Amnan dan Kelas Rahasia Ilmu Pengetahuan: Part 1
Malam itu, hujan turun dengan derasnya, menghujam atap sekolah seperti ribuan jarum kecil. Amnan duduk di kamar, menatap buku catatan yang kosong di depannya. Tugas biologi? Tidak menarik. Matematika? Membosankan. Tapi, ada sesuatu yang berbeda di sekolah minggu ini—desas-desus tentang kelas misterius yang hanya dihadiri oleh siswa "terpilih".
“Jadi, kamu ikut?” tanya Faiz, sahabat Amnan yang terkenal karena gaya bicaranya yang selalu penuh lelucon. “Katanya, kelas itu bikin kamu jadi jenius. Eh, atau malah jadi gila, kalau nggak kuat!”
Amnan terkekeh, membuang pensilnya ke meja. “Kelas apa, sih?

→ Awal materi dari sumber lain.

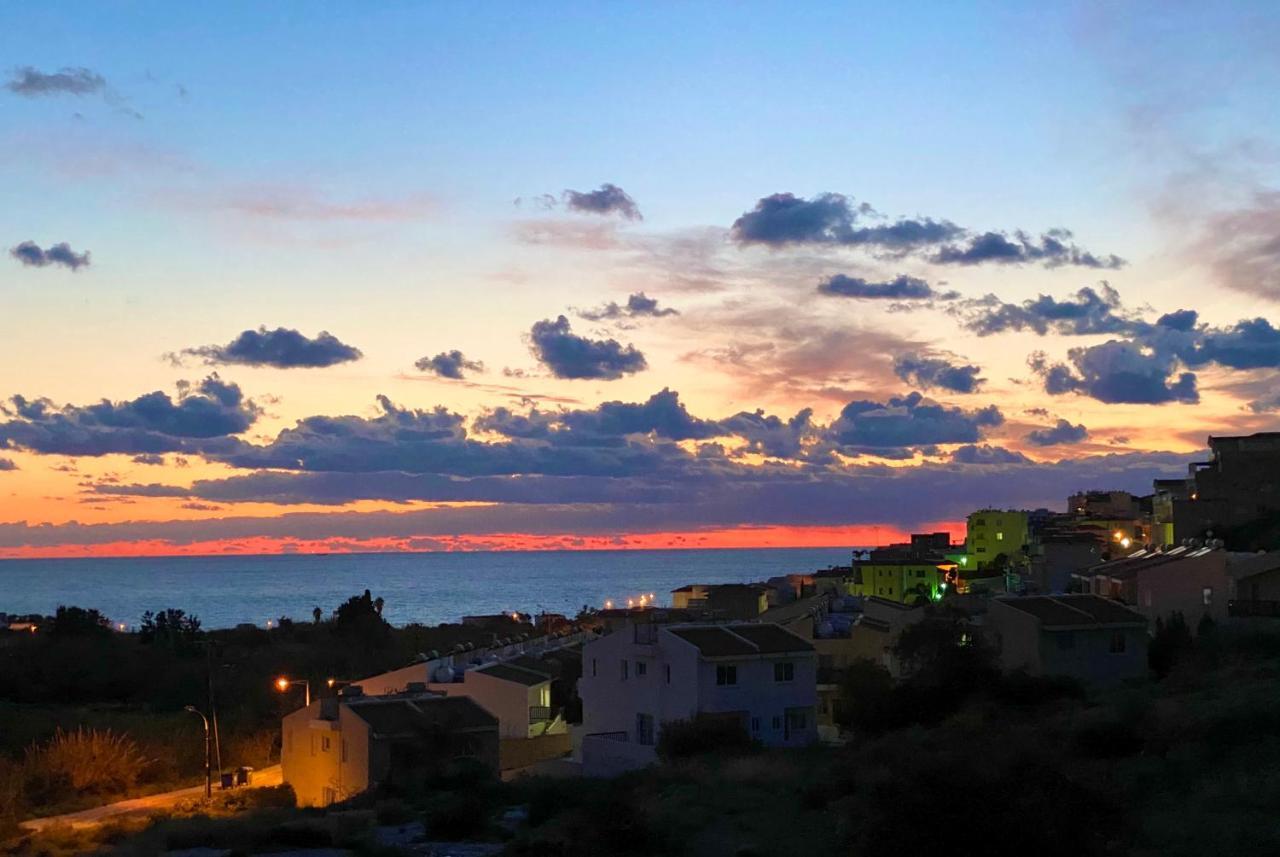 Acropolis Villa 8 Klorakas Buitenkant foto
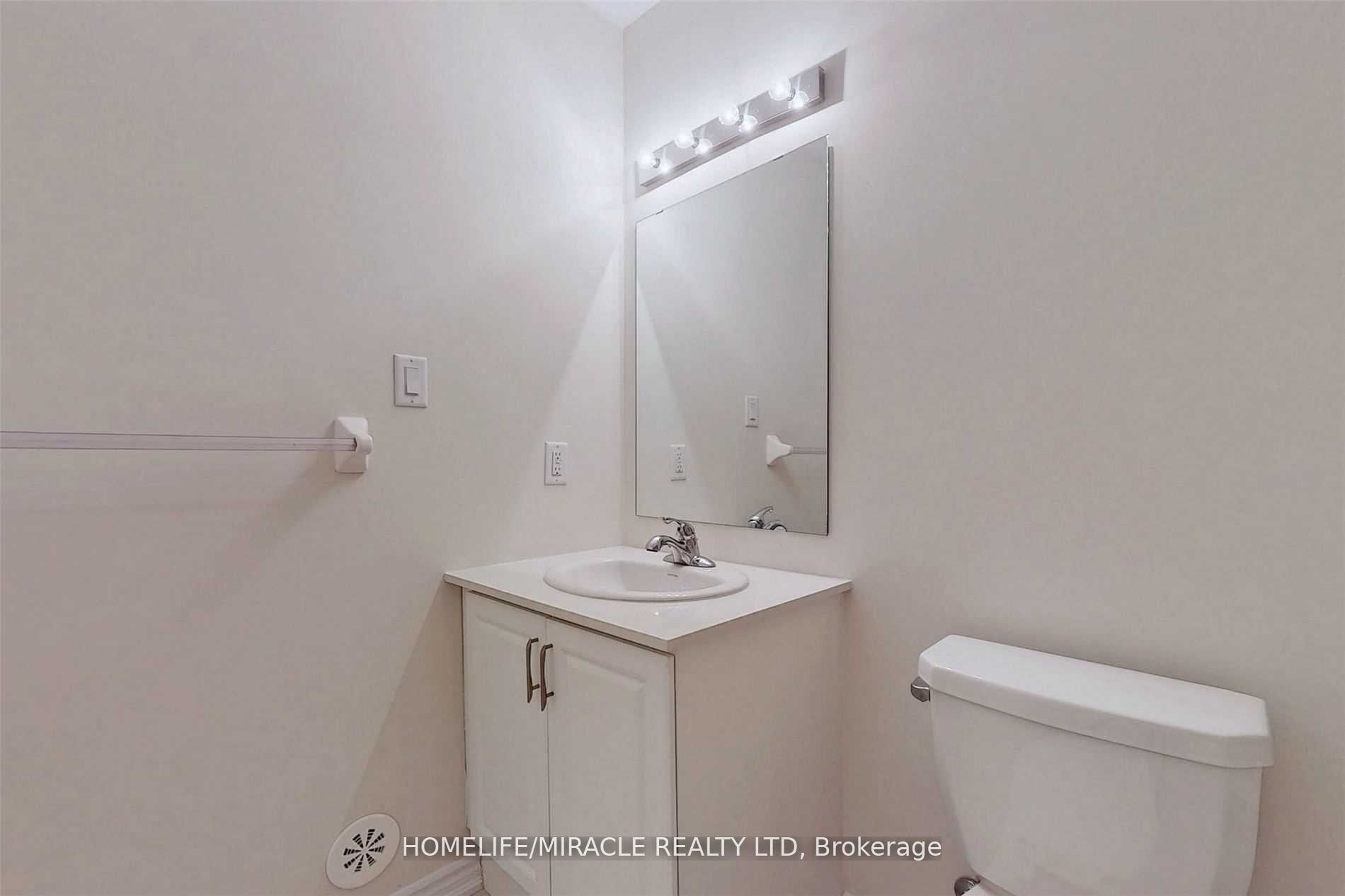 470 Beresford Path, #14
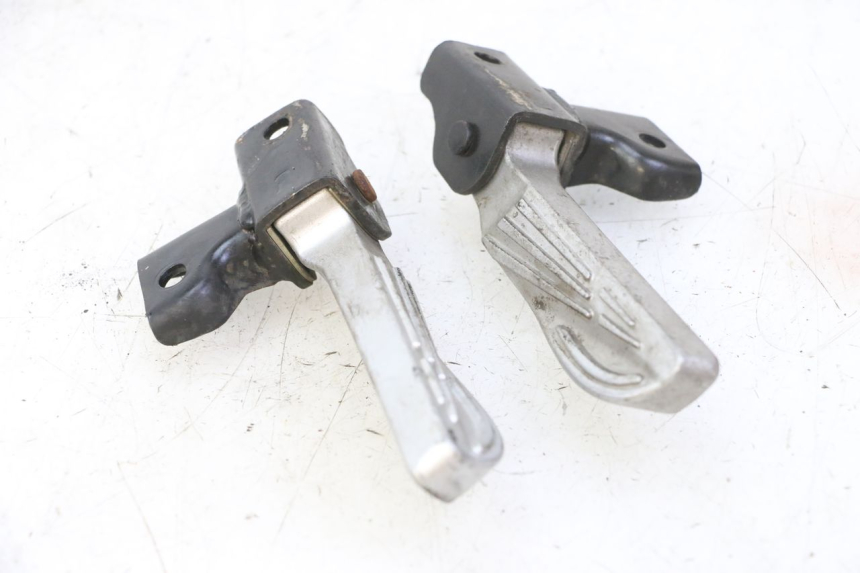 photo de PAIR OF REAR FOOTRESTS PEUGEOT TWEET 4T 50 (2018 - 2022) - Fixing points details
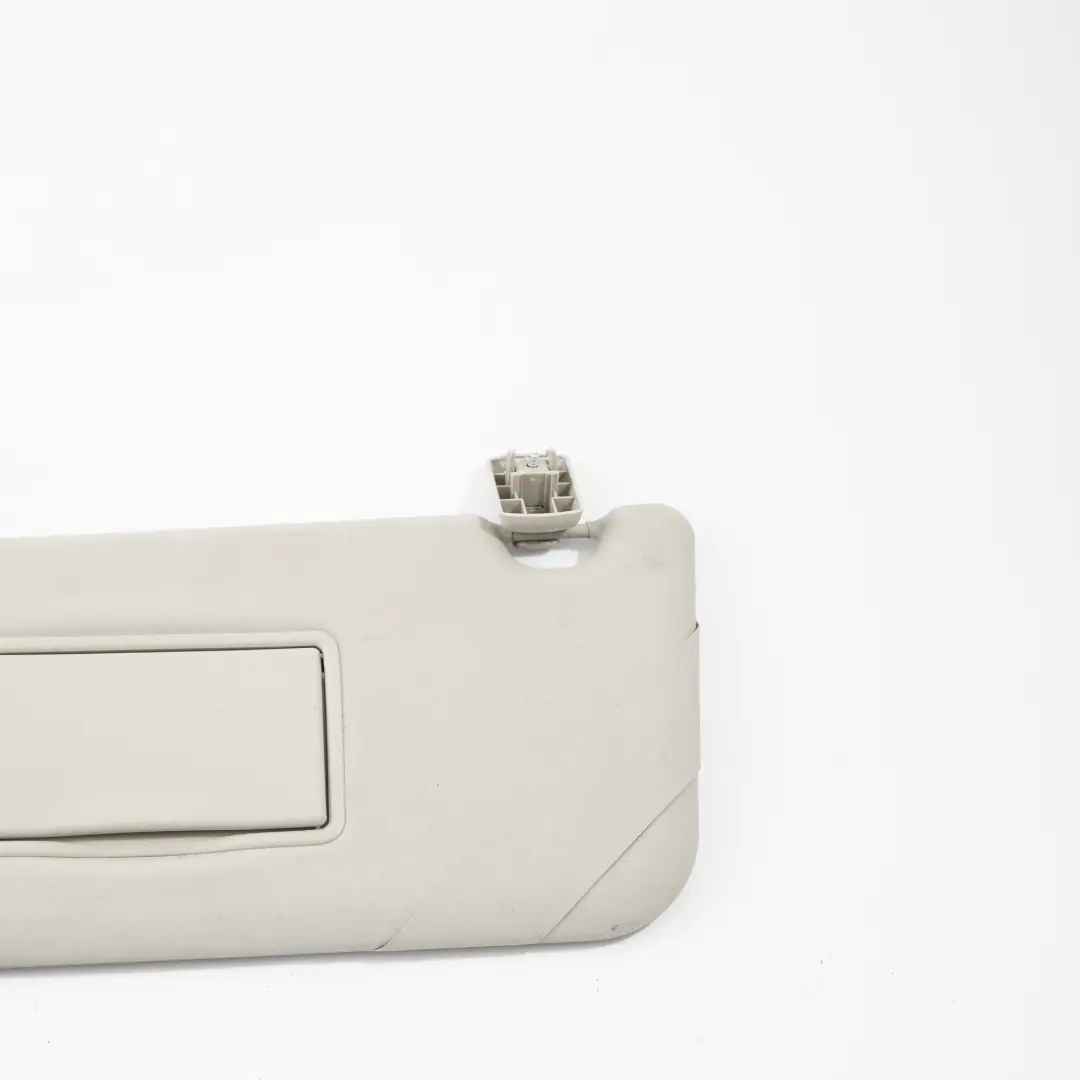 Sonnenblende Spiegel links grau Abdeckung 8A61A04101AH34X1 für Ford Fiesta MK7 mit Teilenummer 1702310 Ford Fiesta MK7 Sonnenblende Spiegel links grau Abdeckung 8A61A04101AH34X1 - SKU 1702310 - Teilenummer 1702310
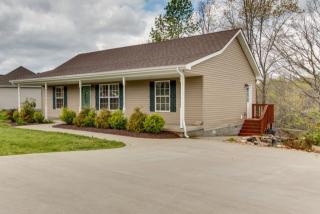 588 Cedar Valley Dr, Clarksville, TN 37043-5595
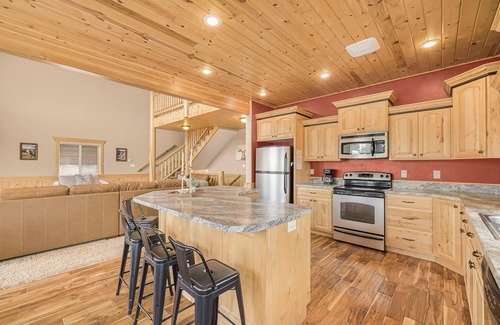 Island Park House | Elk Ridge Retreat-25m to Yellowstone+hot tub+home theater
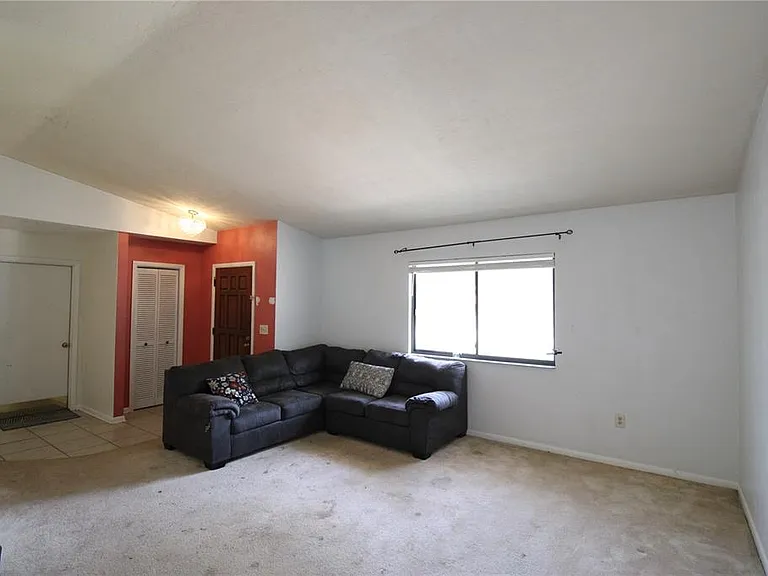1624 SW 77th Ter — Photo 2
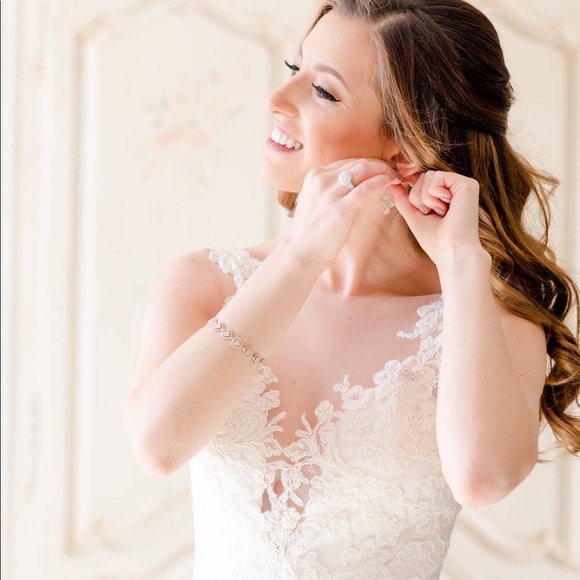 Meet your Posher, Jess - Picture 3 of 3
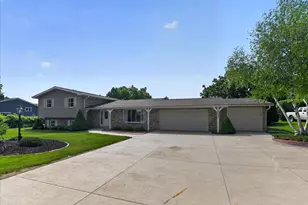 6689 Highland Dr, Windsor, WI 53598 - Photo 2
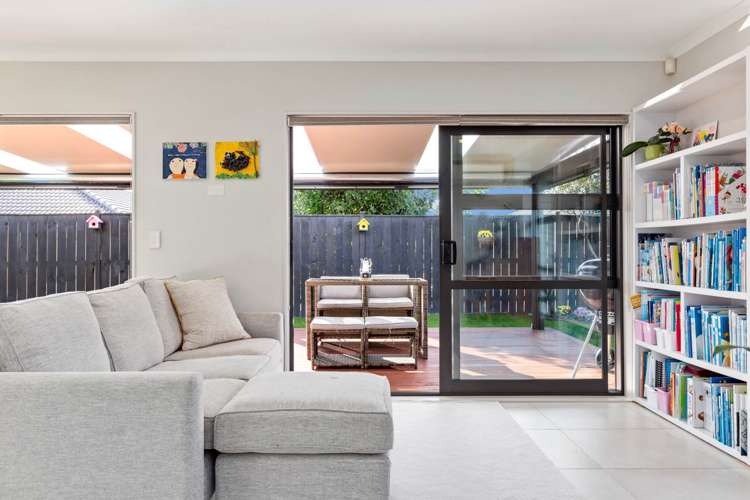 7 Kirkaldy Street Wattle Downs_10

Kamu suka melebih-lebihkan, Faiz.”
Namun, sebelum Faiz bisa menjawab, pintu kamar terbuka perlahan, dan Tono, teman sekelas mereka yang selalu muncul di saat-saat tidak terduga, melongok dengan wajah serius—yang cukup aneh untuk ukuran Tono.
“Kalian belum dengar?” bisik Tono dengan suara bergetar. “Kelas Ilmu Pengetahuan. Diadakan tengah malam, di ruangan lab tua di lantai tiga. Guru yang mengajar… katanya bukan manusia.”
Faiz tertawa terbahak-bahak, hampir jatuh dari kursinya. “Guru bukan manusia? Jangan-jangan hantu, ya?”
Tapi Amnan merasa ada sesuatu yang menarik. "Kalau itu benar," pikirnya, "aku harus melihatnya sendiri."
Esok harinya, mereka bertiga—Amnan, Faiz, dan Tono—memutuskan untuk mencari tahu tentang kelas tersebut. Saat istirahat, mereka menyelinap ke perpustakaan sekolah yang sepi. Di pojok ruangan, mereka menemukan poster tua berdebu yang menggantung di dinding:
"Kelas Rahasia Ilmu Pengetahuan: Hanya untuk yang Berani. Malam Jumat. Ruang Lab 3."
Faiz menunjuk poster itu dengan antusias. “Kita pergi! Kalau serem, setidaknya ada Tono buat jadi umpan.”
Tono mendengus, tapi dia terlalu penasaran untuk menolak.
Malam itu, dengan jantung berdebar dan senter kecil di tangan, mereka menyelinap masuk ke gedung sekolah. Lampu lorong berkedip-kedip, memberikan suasana yang cukup menyeramkan.
Ketika mereka sampai di depan pintu lab tua, suara berbisik terdengar dari dalam. Faiz, dengan gayanya yang sok berani, mengintip lewat celah pintu. Wajahnya langsung berubah pucat.
“Ada orang di dalam… atau sesuatu!” katanya pelan.
Amnan mengambil napas dalam-dalam dan mendorong pintu. Ruangan itu gelap, dengan hanya satu cahaya kecil menyinari meja di tengah. Di sana, seorang pria tua dengan jubah panjang dan kacamata tebal berdiri.
“Selamat datang,” kata pria itu dengan suara serak. “Siapa di antara kalian yang cukup berani untuk memulai perjalanan ini?”
Amnan menatap pria itu, dan untuk pertama kalinya, ia merasa ini bukan hanya kelas biasa.